A key episode in constituting the centrality of emotion to the myth, included in almost every version, recounts the first time that Bird and Johnson actually spent time together off the court, in the course of shooting a television commercial for Converse basketball shoes in the summer of 1984. The Celtics had just defeated the Lakers in a seven-game finals series and Bird had corralled the league’s MVP award. The commercial itself aimed to profit off their divergent images by staging a one-on-one game between them: “the Bird shoe, the Magic shoe,” its narrator sternly commanded: “Choose your weapon!”

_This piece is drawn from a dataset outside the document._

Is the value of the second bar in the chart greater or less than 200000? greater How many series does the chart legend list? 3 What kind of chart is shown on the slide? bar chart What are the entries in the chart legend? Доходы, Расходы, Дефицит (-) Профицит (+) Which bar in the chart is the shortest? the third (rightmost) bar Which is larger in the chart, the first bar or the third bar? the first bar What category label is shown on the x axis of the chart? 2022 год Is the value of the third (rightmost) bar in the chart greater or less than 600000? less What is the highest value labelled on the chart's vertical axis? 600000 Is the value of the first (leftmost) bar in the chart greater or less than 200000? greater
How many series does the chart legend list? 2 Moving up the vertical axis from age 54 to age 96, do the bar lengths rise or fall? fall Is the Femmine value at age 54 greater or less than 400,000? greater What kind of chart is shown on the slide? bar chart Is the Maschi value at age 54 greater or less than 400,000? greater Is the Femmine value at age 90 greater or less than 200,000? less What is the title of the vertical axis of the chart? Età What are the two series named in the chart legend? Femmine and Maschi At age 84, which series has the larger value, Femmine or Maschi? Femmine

magic_birdHowever, the dramatization of an armed duel notwithstanding, what endures from this commercial in the myth of the amateurs is that it represents the moment that an off-court friendship added dimension to their on-court rivalry. During down-time during the commercial shoot, the story goes, Magic and Bird, aided by the folksy hospitality of Bird’s mother and grandmother, discovered how much they had in common. This discovery required both men to lower their guards, allowing the other to see what is characterized as their deeper personalities. Magic discovered Bird’s sense of humor. Bird discovered “Earvin,” the Midwestern boy hidden beneath the glitzy persona of “Magic.” As Johnson put it, despite the superficial appearance of contrasts, “we’re both a couple of small-town boys. We’re still close to our families, our teachers, our former coaches, and the people we grew up with.” If, as Magic claims, the new friendship added a layer of “warmth that made our competition fun,” it’s also true that it allowed for the consummation of the foundational romance plot required by the myth of the amateurs. Now we could see that the differences of outward personality, franchises and—literally superficially—skin color were just that: surface differences whose sharply contrasting edges were blunted by the deeper, human similarities revealed through vulnerability. And these similarities were themselves firmly rooted in emotion, specifically, in the warmth of shared love: love of home, love of family (especially of mothers), love of basketball, and, eventually, love of one another.

[. . .]

The term “amateur” derives from the Latin word amator, meaning “lover.” And it was, the myth of the amateurs maintains, as “lovers,” amateurs in a deep and encompassing sense of the word, that Bird and Magic saved the NBA through what one documentarian referred to as “a courtship of rivals” and Magic himself described as a “marriage.” Through their love Bird-Magic stoked our desire to get close to them by setting aside our shameful attachment to irrelevant, superficial racial differences and tapping instead into our own deep love, our investment in the deep values of the game, which the duo embodied. Their emotional bond helped to cement the superficial contrasts into the image of a single, perfect, multi-racial basketball persona capable of healing the stylistic, cultural and racial rifts that had riven the modern basketball state over the course of the preceding three decades. Of course, we might still have preferences, even strong ones: darker or lighter skin, west coast or east coast, cheerful or grouchy. But within the regime of the myth of the amateurs, the differences between them did not threaten the unity of the modern basketball state: either way, the myth reassured us, we’d be getting competitive intensity, a reliable winner, unselfishness, team play, effort, and stylistic flair. And, in all of this, “the amateurs” not only saved the game but they prepared us (and primed the pump) for Michael Jordan’s basketball empire.